**AUFGABEN:**
**A.** Übernimm aus dem Text über Robinson wortgetreu den Abschnitt, der mit den Worten „Legenden über Schiffbrüchige“ anfängt und mit „des 12. Jahrhunderts.“ aufhört.
**B.** Wie lange überlebte Alexander Selkirk laut dem Text über Robinson auf der Pazifikinsel?
**C.** Bitte schreib den Text über Robinson im Anschluss an seinen letzten Satz weiter.

**QUELLTEXT:**
==========

Mit dem Begriff Robinson verbinden sich neben Alltagsentrückung, Einsamkeit, Naturverbundenheit, Abenteuerlust, Gefahrenüberwindung und Selbstbehauptung auch Tropenparadies und Südseeromantik. Kurz, die Heilmittel der modernen Stressgesellschaft. Deshalb haben Robinson-Spielplatz und Tourismus-Slogan «Reif für die Insel» kein Ablaufdatum.
Legenden über Schiffbrüchige sind so alt wie die Seefahrt, und das Interesse bei Jung und Alt ob solcher Abenteuerromantik dauert nun bereits seit neun Jahrhunderten an. Denn bereits der «Ur-Robinson» von Philosoph Ibn Tufail handelt von einem Inselschicksal eines von einer Gazelle gesäugten Kindes im arabischen Kulturraum des 12. Jahrhunderts.

Selkirks wahre Geschichte
Überliefert sind auch wirkliche Ereignisse, zum Beispiel die Geschichte des schottischen Matrosen Alexander Selkirk, der wegen Ungehorsams auf einer Pazifikinsel ausgesetzt wurde, wo er vier Jahre und vier Monate überlebte, bevor er nach England zurückkehrte. Doch der heutige Begriff Robinsonade basiert auf dem 1719 erschienenen Welthit «Das Leben und die höchst merkwürdigen Abenteuer des Robinson Crusoe», angeblich «von ihm selbst geschrieben».

==========

(Einträge aus einem Datensatz)
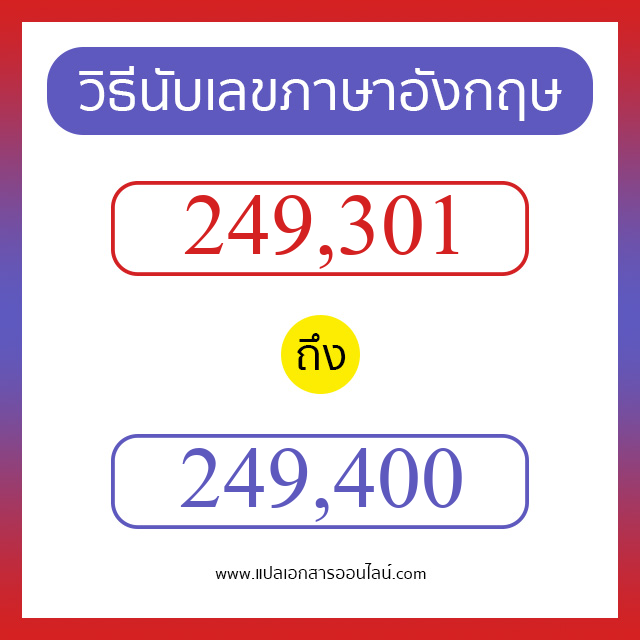 วิธีนับเลขภาษาอังกฤษ

249,301

ถึง

249,400

www.แปลเอกสารออนไลน์.com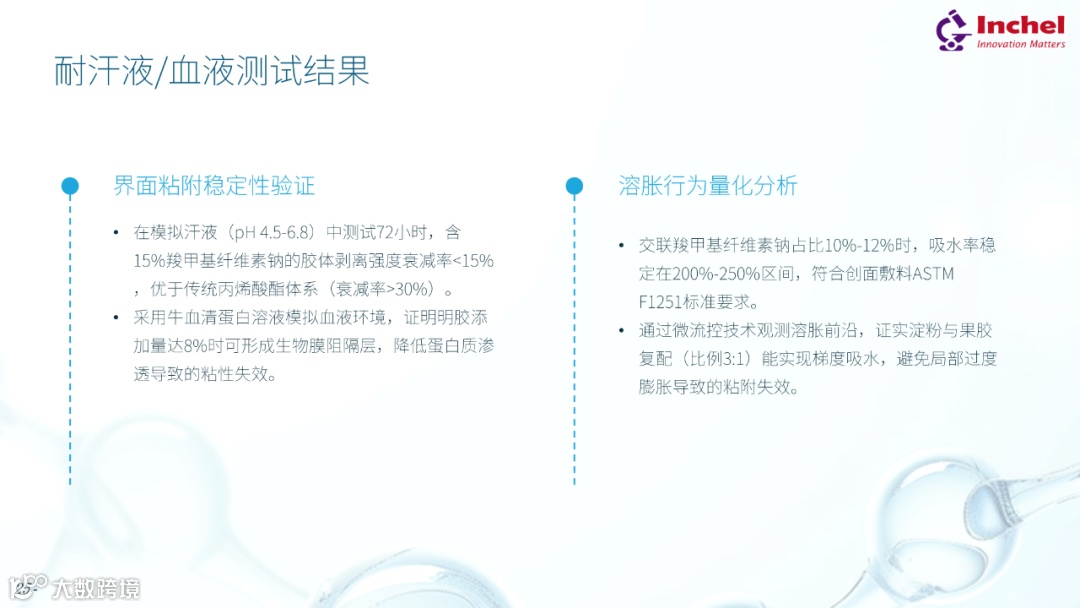 Inchel
Innovation Matters

耐汗液/血液测试结果

界面粘附稳定性验证

• 在模拟汗液（pH 4.5-6.8）中测试72小时，含15%羧甲基纤维素钠的胶体剥离强度衰减率<15%，优于传统丙烯酸酯体系（衰减率>30%）。
• 采用牛血清蛋白溶液模拟血液环境，证明明胶添加量达8%时可形成生物膜阻隔层，降低蛋白质渗透导致的粘性失效。

溶胀行为量化分析

• 交联羧甲基纤维素钠占比10%-12%时，吸水率稳定在200%-250%区间，符合创面敷料ASTM F1251标准要求。
• 通过微流控技术观测溶胀前沿，证实淀粉与果胶复配（比例3:1）能实现梯度吸水，避免局部过度膨胀导致的粘附失效。

大数跨境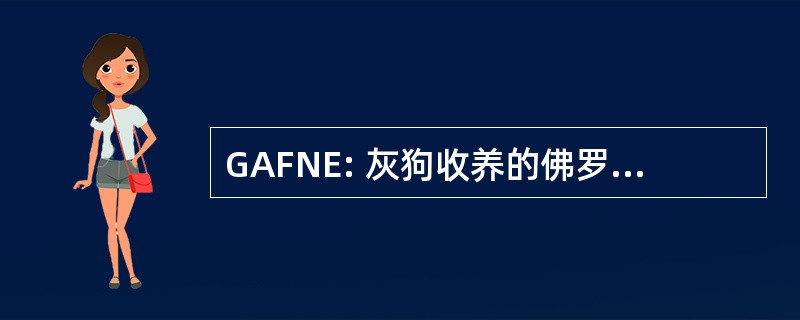 GAFNE: 灰狗收养的佛罗...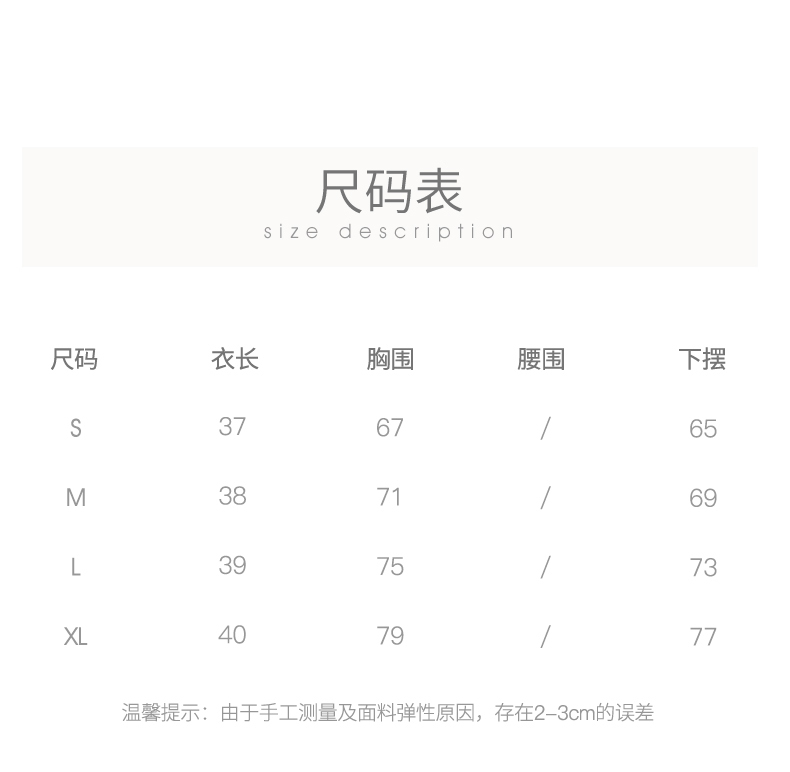 尺码表
size description

| 尺码 | 衣长 | 胸围 | 腰围 | 下摆 |
|---|---|---|---|---|
| S | 37 | 67 | / | 65 |
| M | 38 | 71 | / | 69 |
| L | 39 | 75 | / | 73 |
| XL | 40 | 79 | / | 77 |

温馨提示：由于手工测量及面料弹性原因，存在2-3cm的误差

==========

**ANTWORTEN:**
**A.**
Legenden über Schiffbrüchige sind so alt wie die Seefahrt, und das Interesse bei Jung und Alt ob solcher Abenteuerromantik dauert nun bereits seit neun Jahrhunderten an. Denn bereits der «Ur-Robinson» von Philosoph Ibn Tufail handelt von einem Inselschicksal eines von einer Gazelle gesäugten Kindes im arabischen Kulturraum des 12. Jahrhunderts.

**B.** Vier Jahre und vier Monate.

**C.**
In Tat und Wahrheit stammt dieser Best- und Longseller, bei dem sich Nachdrucke, Raubkopien und Plagiate nur so jagten, von Vielschreiber Daniel Defoe (1660-1731, siehe Seite 22), der des Öfteren anonym publizierte. Sein Robinson, den er im Alter von 59 Jahren schrieb, ist ein erfundener und teils plagiierter Papierheld, was aber, weil das Buch spannend aus der Ich-Perspektive verfasst ist, niemanden zu stören scheint.
                                                                                                                                                                                                                                                                                                                                                                                                                               28 Jahre, 2 Monate, 19 Tage 
Geboren ist Defoes Romanheld 1632 in York in Mittelengland. Der Vater ist Kaufmann und entstammt der alten Bremer Seefahrerfamilie Crusoe. Die Mutter trägt den angesehenen Namen Robinson, den er als Vorname erhält. Er soll Rechtsanwalt werden und das Geschäft des Vaters übernehmen. Doch er will lieber zur See fahren. Unter Tränen beschwört ihn der Vater vergeblich.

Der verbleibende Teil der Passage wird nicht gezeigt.